Le porte-parole du Kremlin, Dmitri Peskov, a reconnu lundi que les sanctions prises par les Occidentaux pour punir Moscou de son invasion de l'Ukraine étaient "lourdes" et "problématiques". (Crédits : DADO RUVIC)

[Article mis à jour mercredi 2 mars à 14h]

La décision a été entérinée : les Vingt-Sept se sont mis d'accord mardi lors d'une nouvelle réunion de crise à Bruxelles pour débrancher du système financier international certaines banques russes en les excluant du système Swift. La sanction, qui fait suite à l'invasion de la Russie en Ukraine depuis huit jours, a été précisé mercredi avec le nom des banques visées. Ainsi, au Journal officiel, les noms de sept banques russes ont été publiés. Mais la mesure, censée mettre la pression sur la Russie, a pris soin d'épargner deux gros établissements financiers.

L'exclusion de Swift vise VTB, la deuxième plus grosse banque de Russie, ainsi que Bank Otkritie, Novikombank (financements de l'industrie), Promsvyazbank, Rossiya Bank, Sovcombank et VEB (banque de développement du régime).

Promsvyazbank, Rossiya Bank et VEB faisaient déjà partie de la liste des personnes et entités russes frappées d'un gel des avoirs dans l'UE dans le premier train de sanctions européennes décidé il y a une semaine.

La mesure sera effective à partir du 12 mars et fait suite au feu vert mardi soir des Etats membres de l'UE à l'issue de plusieurs jours de négociations.
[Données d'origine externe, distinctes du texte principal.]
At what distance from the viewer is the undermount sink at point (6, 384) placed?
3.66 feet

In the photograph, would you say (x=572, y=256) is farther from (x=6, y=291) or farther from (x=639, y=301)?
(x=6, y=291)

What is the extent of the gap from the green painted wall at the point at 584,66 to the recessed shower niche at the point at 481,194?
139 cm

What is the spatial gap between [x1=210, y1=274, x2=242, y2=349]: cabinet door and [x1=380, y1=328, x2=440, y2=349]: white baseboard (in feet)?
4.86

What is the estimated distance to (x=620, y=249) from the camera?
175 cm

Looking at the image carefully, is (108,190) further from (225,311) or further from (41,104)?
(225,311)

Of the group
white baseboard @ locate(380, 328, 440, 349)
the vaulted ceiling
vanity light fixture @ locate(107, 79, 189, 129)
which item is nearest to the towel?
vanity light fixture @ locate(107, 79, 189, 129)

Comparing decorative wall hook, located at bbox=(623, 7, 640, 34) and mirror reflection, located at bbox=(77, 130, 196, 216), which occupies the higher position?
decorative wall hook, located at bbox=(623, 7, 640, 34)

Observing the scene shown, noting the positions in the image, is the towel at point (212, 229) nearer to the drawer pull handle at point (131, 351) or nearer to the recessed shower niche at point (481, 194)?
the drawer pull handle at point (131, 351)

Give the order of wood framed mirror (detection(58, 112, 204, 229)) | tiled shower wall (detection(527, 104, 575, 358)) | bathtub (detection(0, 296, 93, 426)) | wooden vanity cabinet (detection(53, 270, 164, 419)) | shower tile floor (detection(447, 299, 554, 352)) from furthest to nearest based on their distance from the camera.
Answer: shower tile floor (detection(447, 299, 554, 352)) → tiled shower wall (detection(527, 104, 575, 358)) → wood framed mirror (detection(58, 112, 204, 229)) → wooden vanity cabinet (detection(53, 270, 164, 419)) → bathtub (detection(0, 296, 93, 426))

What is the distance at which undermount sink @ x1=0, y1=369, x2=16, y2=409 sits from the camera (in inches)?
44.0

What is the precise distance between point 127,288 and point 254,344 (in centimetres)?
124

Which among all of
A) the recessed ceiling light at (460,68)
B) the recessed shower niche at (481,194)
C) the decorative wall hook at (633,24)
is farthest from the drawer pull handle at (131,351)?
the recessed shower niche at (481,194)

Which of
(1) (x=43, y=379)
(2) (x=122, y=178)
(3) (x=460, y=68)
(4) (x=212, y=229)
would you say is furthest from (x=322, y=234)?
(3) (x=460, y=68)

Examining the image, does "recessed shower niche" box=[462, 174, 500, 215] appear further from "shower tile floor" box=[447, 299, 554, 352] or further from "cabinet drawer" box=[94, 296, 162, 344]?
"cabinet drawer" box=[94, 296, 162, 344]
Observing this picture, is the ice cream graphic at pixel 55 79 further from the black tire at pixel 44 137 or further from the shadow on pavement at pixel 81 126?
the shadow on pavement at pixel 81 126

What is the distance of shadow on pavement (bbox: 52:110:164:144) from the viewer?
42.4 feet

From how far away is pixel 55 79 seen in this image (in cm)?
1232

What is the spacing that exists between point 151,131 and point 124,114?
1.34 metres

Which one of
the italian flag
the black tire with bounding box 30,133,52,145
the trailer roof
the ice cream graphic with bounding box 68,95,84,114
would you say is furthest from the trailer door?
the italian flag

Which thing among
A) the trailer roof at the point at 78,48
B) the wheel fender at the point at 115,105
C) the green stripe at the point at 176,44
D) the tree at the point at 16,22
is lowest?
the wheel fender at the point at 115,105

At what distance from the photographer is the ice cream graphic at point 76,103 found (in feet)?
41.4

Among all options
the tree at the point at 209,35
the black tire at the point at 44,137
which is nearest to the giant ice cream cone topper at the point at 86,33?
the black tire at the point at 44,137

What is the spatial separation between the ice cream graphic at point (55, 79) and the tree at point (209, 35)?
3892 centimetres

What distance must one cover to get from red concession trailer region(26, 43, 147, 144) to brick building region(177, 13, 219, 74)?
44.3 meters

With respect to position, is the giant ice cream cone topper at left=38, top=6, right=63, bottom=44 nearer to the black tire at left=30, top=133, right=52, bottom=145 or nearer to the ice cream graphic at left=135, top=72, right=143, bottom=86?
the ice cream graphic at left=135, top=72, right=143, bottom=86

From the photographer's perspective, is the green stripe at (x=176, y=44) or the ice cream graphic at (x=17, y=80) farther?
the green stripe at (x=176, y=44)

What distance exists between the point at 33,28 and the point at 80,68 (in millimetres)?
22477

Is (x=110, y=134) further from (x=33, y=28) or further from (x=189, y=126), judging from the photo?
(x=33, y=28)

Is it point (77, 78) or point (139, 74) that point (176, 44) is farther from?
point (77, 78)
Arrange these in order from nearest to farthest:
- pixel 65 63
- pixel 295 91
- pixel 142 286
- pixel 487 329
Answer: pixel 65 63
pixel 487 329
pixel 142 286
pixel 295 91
Résultat, Sberbank, principale banque du pays qui a décidé d'elle-même de quitter le marché européen, n'y figure pas, ni d'ailleurs la banque captive du géant gazier russe Gazprom qui fournit du gaz à l'Europe. Plusieurs pays européens étaient réticents au départ face à une telle mesure, à commencer par l'Allemagne et l'Italie. Ils craignaient d'être pénalisées en représailles pour leurs livraisons de gaz russe dont ils sont très dépendants. Si ils ont fini par se rallier à la sanction, les contrats auprès des fournisseurs d'énergie sont donc encore possibles.

80% du système bancaire russe visé

Ces établissements bancaires, choisis en "étroite coopération" avec Londres et Washington, "sont les premiers concernés par le financement de l'effort de guerre" de Moscou en Ukraine, a justifié un responsable européen, notant qu'environ un quart du volume du système bancaire russe est visé par la mesure.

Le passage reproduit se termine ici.